Here is Dubai in all its glory. The tallest building in the world, the Burj Khalifa, stands out in the center. It was photographed from an angle recommended by a local photographer. “It’s hard not to be impressed by the skyscrapers and towers,” Miki says. “I wanted to find a location that tells the story of Dubai. So we got there, under the bridge that you see on the right. Opposite are skyscrapers, and in the center is the Burj Khalifa. Most of these buildings are filled with offices, and the high tech industry there is thriving. The pace of development in this city is remarkable – every year, this frame has new additions.”
Light Up the Night
Nighttime in Dubai. “This photograph was taken from the 25th floor of a luxury hotel called Gevora. We asked the manager if we could take photos from the highest lookout point, but they were not particularly courteous and didn’t want to help,” Miki says. “Ultimately, I took this picture from the window of my room on the 25th floor. The area is full of luxury hotels and most of the people walking around are tourists from all over the world.
“But Israelis, as you can expect, are nowhere to be found here. In order to get here, you need a foreign passport. But even those Israelis that do have one are hesitant to visit a place that they consider potentially dangerous. The truth is that it isn’t dangerous, mostly because the residents of the UAE don’t really know what an Israeli looks like. We spoke Hebrew there, and no one even turned around.”
The Burj Khalifa. It’s impossible to miss the tallest building in the world, located in the heart of Dubai. You can see it from everywhere. It was inaugurated in 2010 and cost a whopping $1.5 billion. It soars to a height of 828 meters, and was entered in the Guinness Book of World Records as the tallest building in the world.
“Even before we landed there, while still on the plane, we could see it protruding above everything,” Spitzer relates. “There isn’t a frame in Dubai that the Burj doesn’t manage to get into. But I was looking for a more unusual angle, and I discovered that beneath it there is a bridge, where thousands of people stand every evening waiting for the show of the Dubai Fountain, a spectacular, synchronized fountain system. When it’s activated, its various fountains shoot water up to 500 ft. in the air, to a background of 6,600 lights, 50 colored projectors, and a selection of local and international music.” The fountain system alone was built at a cost of $218 million.
From the Bottom Up
No city skyline can compete with the towering structures of Dubai. “This photo was taken from the Dubai marina below, which gives a bit of a different angle,” Spitzer says. “But you know, even though everything here is the epitome of opulence, the hotels are similarly priced to those in Western Europe. For example, a night in a five-star hotel can cost $150, which is pretty standard all over.”
“These photos tell the story of Dubai from a wide angle and a tip given to me by a local photographer who directed me to the best place to capture the horizon of Dubai,” says Miki. “One of the photos was taken in the evening and one in the hazy early morning. The weather was very mild — it was the beginning of the winter — although in the summer, the heat can be unbearable — it can hit 120 degrees.”
No picture of Dubai would be complete without capturing one of Dubai’s prominent icons, the Burj Al Arab Hotel, the only hotel in the world rated with seven stars. Located on an artificial island about 900 feet from the beach and connected to the mainland by a private bridge, it’s an example of cutting-edge engineering and over-the-top opulence (and it contains the world’s tallest atrium). There’s a special entrance designated exclusively for the local princes of Dubai — no one else may use it.

** Aim of the task **
Sum up the text about photographing Dubai in two sentences.

** Provided information **
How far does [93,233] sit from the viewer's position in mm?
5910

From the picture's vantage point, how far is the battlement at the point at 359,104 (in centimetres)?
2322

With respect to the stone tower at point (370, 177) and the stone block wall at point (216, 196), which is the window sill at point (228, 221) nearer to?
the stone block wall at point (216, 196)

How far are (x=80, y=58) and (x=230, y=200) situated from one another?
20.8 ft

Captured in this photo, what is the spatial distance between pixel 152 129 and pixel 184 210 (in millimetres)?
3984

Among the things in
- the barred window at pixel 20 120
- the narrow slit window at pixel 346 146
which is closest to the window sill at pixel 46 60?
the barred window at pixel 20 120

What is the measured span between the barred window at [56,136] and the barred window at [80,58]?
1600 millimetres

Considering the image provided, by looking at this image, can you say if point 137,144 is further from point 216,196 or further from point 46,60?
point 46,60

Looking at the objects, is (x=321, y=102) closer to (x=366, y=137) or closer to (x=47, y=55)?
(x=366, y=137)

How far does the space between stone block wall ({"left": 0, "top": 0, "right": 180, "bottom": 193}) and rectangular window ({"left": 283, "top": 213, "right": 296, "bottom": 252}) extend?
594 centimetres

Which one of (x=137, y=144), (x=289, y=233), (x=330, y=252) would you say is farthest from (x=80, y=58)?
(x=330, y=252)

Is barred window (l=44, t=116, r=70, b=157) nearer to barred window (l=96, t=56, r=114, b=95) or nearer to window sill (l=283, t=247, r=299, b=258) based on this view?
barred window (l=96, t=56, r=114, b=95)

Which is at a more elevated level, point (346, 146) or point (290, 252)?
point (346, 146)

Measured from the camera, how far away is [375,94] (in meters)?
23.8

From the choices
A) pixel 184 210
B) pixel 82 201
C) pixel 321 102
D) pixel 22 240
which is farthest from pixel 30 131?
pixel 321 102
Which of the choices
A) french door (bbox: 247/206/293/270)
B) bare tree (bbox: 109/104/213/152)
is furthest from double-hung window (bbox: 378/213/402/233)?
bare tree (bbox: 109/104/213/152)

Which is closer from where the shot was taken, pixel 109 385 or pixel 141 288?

** Final result **
The text presents photographs of Dubai's skyline, centered on the Burj Khalifa, the world's tallest building, taken from a bridge beneath it, from a 25th-floor hotel room, and from the Dubai marina. It also reports that Israelis are nowhere to be found there even though, as Miki says, the city isn't dangerous, that five-star hotels are priced much like those in Western Europe, and that the Burj Al Arab is the only seven-star hotel in the world.